Another battery of tests was used to evaluate whether the p-values (probability values) in the study are plausible, given information about how many people were being studied. These rely on the well-understood principle that when fewer participants are used in a study, it is less likely that a true effect can be picked up by a statistical test. Small studies are therefore unlikely to show significant effects consistently, even if the effect is real. Seeing three small studies all reporting a significant effect, with no failures, is therefore highly implausible and cause for concern that the results are “lucky” (or may have been “cherry picked” by the researchers). They are not likely to represent what would happen if the same study were to be repeated.

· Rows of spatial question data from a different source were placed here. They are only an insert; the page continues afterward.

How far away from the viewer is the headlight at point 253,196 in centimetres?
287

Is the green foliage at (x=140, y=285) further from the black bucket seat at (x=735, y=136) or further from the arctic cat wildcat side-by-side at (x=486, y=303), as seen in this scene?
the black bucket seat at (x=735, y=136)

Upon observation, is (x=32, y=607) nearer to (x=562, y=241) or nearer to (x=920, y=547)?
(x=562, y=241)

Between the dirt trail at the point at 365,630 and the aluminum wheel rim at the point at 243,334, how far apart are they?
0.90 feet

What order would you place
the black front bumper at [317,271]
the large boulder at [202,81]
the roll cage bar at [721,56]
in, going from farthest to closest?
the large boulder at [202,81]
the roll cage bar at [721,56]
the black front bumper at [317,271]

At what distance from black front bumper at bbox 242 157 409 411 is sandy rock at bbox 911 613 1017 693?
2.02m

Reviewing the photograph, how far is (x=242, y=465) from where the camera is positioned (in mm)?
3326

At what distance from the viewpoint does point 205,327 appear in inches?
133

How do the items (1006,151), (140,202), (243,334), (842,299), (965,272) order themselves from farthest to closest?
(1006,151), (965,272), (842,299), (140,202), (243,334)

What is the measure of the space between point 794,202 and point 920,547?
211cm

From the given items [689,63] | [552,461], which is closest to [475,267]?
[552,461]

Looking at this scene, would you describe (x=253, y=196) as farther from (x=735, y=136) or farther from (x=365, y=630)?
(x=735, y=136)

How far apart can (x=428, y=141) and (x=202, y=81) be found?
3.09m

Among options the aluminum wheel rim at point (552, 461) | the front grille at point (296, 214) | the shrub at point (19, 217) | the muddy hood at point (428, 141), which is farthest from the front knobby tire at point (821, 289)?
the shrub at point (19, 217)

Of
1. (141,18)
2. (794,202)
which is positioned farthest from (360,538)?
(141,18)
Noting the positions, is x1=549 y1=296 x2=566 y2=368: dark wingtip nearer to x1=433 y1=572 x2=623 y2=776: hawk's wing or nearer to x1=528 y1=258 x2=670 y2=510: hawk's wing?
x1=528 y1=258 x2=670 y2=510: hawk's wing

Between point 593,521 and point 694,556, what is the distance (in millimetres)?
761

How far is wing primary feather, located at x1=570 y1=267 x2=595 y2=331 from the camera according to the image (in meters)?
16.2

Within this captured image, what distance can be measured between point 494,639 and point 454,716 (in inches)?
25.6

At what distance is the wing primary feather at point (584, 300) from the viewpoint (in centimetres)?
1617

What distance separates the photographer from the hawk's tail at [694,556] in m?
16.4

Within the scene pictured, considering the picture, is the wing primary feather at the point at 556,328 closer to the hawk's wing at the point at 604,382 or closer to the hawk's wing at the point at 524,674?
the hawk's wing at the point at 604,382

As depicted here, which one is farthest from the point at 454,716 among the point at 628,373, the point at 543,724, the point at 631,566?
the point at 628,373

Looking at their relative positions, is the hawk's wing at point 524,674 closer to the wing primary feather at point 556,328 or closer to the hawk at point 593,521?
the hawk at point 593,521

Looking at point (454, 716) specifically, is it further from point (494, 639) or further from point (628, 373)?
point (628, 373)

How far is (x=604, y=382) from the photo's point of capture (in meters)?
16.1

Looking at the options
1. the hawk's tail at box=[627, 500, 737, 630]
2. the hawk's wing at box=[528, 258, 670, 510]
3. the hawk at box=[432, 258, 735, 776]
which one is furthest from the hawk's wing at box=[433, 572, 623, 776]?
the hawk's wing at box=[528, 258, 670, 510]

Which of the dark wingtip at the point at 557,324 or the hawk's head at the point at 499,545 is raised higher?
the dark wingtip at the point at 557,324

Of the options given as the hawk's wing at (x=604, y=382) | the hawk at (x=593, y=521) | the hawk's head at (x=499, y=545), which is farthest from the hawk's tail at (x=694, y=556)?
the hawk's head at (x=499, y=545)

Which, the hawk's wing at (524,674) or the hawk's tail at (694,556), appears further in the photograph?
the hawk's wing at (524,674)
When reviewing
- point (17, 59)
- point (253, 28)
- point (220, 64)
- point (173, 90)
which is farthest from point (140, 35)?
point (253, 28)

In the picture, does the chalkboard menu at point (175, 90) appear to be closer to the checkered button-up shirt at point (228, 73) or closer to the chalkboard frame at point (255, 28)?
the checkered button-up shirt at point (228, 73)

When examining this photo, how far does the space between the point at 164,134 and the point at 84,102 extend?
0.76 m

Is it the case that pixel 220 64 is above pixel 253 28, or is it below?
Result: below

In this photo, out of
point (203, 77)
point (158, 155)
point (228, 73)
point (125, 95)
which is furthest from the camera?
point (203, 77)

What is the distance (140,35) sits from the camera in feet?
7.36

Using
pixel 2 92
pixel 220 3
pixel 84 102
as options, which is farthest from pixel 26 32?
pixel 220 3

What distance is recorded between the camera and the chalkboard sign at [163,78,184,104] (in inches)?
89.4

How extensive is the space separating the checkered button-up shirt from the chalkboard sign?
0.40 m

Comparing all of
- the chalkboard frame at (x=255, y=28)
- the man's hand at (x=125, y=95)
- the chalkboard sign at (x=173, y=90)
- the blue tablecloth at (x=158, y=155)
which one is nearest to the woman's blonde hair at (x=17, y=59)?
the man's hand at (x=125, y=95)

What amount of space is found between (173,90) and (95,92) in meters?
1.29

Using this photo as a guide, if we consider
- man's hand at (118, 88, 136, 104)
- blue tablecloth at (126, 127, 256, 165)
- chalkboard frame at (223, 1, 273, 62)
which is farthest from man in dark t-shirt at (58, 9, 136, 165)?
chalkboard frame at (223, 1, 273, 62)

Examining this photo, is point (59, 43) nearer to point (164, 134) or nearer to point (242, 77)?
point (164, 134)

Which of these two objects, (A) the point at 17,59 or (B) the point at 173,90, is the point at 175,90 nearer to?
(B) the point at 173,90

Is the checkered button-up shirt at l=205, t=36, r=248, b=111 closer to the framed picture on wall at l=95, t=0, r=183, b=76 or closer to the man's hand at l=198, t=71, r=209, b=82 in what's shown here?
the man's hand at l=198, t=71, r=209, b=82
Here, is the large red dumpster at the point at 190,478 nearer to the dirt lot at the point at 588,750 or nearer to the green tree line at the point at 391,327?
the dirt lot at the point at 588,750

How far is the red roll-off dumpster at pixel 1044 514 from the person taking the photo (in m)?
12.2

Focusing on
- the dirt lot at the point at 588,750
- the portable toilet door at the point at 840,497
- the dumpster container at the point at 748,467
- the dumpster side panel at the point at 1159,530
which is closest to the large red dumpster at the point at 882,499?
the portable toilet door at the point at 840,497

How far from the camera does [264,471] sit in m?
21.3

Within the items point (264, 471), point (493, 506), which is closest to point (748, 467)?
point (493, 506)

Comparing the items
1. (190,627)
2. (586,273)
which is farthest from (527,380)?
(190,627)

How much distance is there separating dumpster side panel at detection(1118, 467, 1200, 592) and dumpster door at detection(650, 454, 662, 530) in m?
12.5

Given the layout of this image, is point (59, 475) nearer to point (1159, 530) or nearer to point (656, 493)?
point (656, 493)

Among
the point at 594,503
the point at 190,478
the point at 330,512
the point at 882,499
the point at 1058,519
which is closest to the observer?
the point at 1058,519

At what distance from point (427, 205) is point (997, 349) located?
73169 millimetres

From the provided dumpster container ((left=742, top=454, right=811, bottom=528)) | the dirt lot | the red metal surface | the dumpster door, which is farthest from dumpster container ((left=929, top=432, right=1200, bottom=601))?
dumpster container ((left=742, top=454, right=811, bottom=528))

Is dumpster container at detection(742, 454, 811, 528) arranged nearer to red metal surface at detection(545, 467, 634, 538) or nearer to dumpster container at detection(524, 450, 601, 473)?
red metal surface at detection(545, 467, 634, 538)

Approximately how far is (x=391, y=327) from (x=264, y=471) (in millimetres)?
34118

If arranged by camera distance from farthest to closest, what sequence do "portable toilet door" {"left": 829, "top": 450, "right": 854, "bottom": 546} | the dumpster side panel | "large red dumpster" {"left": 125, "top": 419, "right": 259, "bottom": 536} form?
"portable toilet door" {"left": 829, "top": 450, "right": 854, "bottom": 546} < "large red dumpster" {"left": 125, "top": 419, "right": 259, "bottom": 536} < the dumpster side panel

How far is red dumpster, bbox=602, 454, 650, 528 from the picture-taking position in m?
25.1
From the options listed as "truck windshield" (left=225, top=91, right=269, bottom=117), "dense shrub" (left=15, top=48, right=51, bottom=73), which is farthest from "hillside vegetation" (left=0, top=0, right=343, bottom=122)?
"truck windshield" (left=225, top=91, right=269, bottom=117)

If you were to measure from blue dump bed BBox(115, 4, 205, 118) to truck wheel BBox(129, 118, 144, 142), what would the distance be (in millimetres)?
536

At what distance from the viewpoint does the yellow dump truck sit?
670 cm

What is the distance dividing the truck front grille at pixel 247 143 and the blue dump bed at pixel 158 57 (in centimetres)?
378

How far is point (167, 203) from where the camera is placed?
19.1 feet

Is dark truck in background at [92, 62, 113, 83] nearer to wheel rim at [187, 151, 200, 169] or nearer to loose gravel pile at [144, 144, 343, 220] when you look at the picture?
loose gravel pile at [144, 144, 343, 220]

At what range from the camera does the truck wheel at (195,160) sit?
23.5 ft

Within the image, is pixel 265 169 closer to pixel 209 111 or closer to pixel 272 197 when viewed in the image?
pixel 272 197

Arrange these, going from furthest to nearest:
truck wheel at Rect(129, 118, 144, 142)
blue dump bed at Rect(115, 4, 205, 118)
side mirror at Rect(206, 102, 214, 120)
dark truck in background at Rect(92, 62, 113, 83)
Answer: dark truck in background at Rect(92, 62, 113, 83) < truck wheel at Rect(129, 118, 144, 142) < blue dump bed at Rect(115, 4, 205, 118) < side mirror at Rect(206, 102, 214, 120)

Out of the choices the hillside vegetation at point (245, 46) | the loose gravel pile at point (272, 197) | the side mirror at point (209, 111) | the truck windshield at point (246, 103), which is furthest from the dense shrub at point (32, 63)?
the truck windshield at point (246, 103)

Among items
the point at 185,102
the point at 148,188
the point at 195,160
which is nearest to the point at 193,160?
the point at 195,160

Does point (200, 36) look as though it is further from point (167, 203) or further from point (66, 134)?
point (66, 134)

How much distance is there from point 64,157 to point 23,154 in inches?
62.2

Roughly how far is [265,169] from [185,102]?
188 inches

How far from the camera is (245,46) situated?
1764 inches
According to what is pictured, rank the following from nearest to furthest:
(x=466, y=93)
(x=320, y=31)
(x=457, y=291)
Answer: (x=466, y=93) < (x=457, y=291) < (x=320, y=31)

Even though the studies were published in a peer-reviewed academic journal, the finding that heterosexual men can smell women’s arousal is not valid. A careful review of the evidence suggests that the studies reported have major errors. That’s not to say that this couldn’t be true, just that we would need larger, error-free studies to support that conclusion. Further, this critique is an invitation to think of science as more than just technical wizardry. It’s also a process of reasoning about the real world outside of the lab. Science needs to do more than just wow and surprise us. It also needs to explain and make sense of the wider world.